The Fair Pay for Federal Contractors Act would ensure federal contractors hurt during a potential government shutdown receive compensation for lost wages and benefits.
Congress has until November 17, 2023, to fund the federal government and prevent a shutdown.
U.S. Rep. Abigail Spanberger of Virginia helped introduce the legislation to guarantee that federal contractors receive back pay and restored leave benefits in the event of a government shutdown.
In the event of a government shutdown, thousands of federal contract workers face furlough or reduced work hours. Unlike federal government employees, federal contract employees, including thousands of contract service employees who often live paycheck to paycheck, have no assurances that they will receive back pay to make up for lost wages during a shutdown.
The Fair Pay for Federal Contractors Act would ensure that federal contract workers, including food service, janitorial, and security service workers, are fairly compensated for the wages and benefits lost due to a lapse in appropriations.

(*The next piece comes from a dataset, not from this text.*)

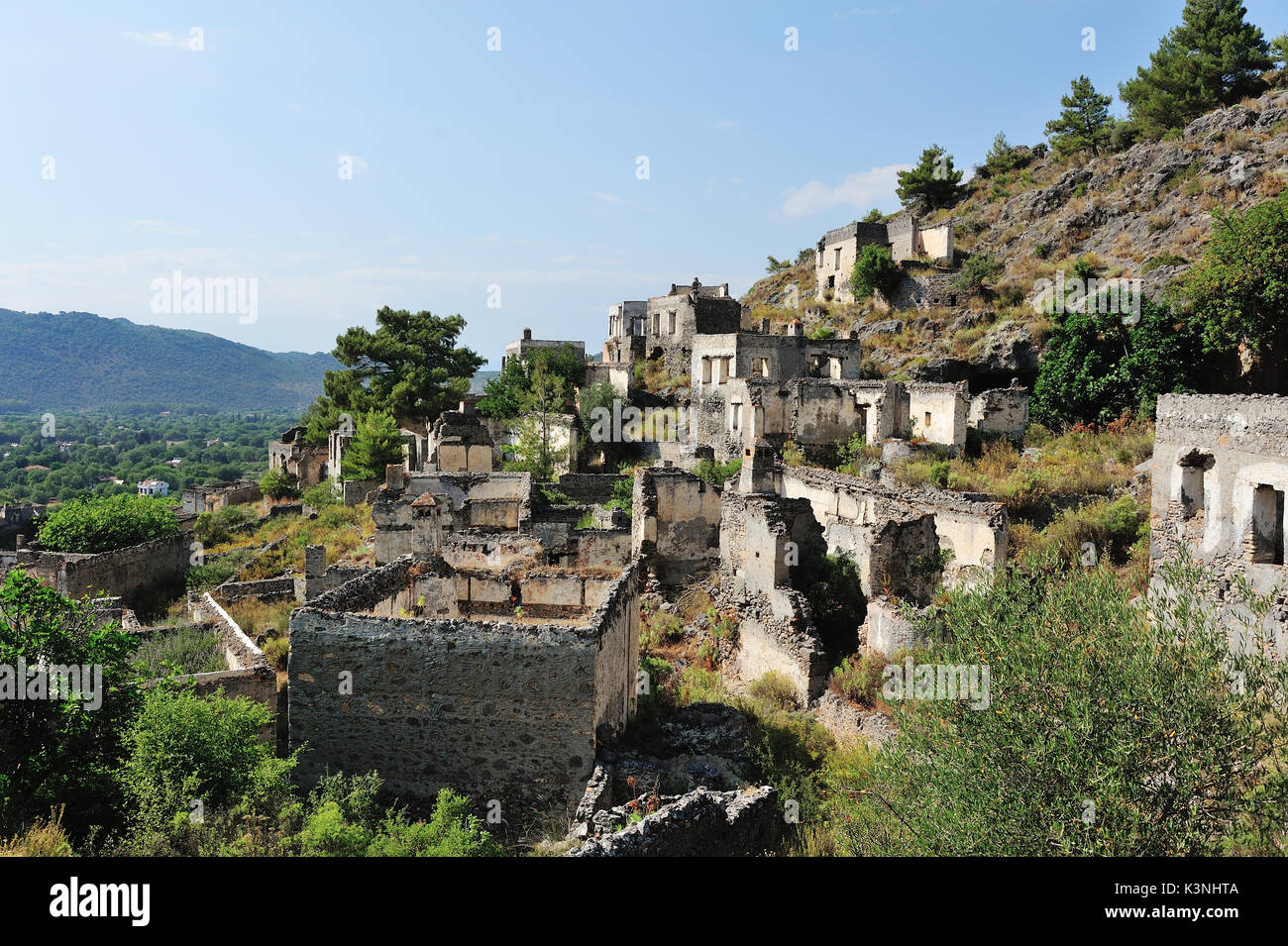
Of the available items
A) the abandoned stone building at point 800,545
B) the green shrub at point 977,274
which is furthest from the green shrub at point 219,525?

“Our Commonwealth, our country, and our national security depend on federal government contractors. These hardworking Americans — who play no part in causing government shutdowns — are so often the ones who pay the price for lawmakers’ inability to govern,” Spanberger said. “Far too many federal contractors live paycheck to paycheck. It is high time that we right this wrong and pass legislation to make sure that federal contractors in Virginia and across our country do not pay the price when Congress threatens their livelihoods.”

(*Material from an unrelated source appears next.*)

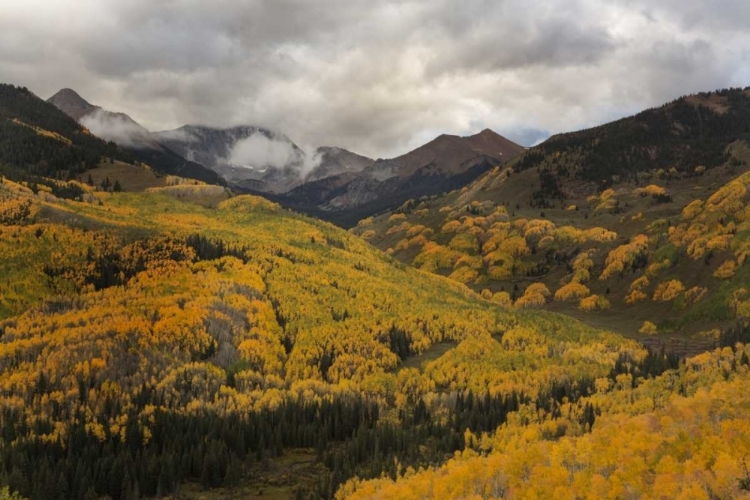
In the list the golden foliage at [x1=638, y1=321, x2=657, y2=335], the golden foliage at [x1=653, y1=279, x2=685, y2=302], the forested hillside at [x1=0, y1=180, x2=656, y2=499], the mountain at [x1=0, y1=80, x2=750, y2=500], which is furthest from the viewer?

The Fair Pay for Federal Contractors Act would:
- Guarantee that contract workers, including low-wage service workers, receive back pay and restored paid leave, if taken, after a government shutdown;
- Cover costs associated with back pay for workers in an amount equal to their weekly compensation up to $1,442, which is 250% of the federal poverty level for a family of four; and
- Require the Office of Federal Procurement Policy submit a report on federal contractors accessing back pay.
Just hours ahead of a potential government shutdown on Saturday, Spanberger voted with a bipartisan majority of the U.S. House to keep the federal government open until November 17. Congress now has until this new funding deadline to avert a potential shutdown.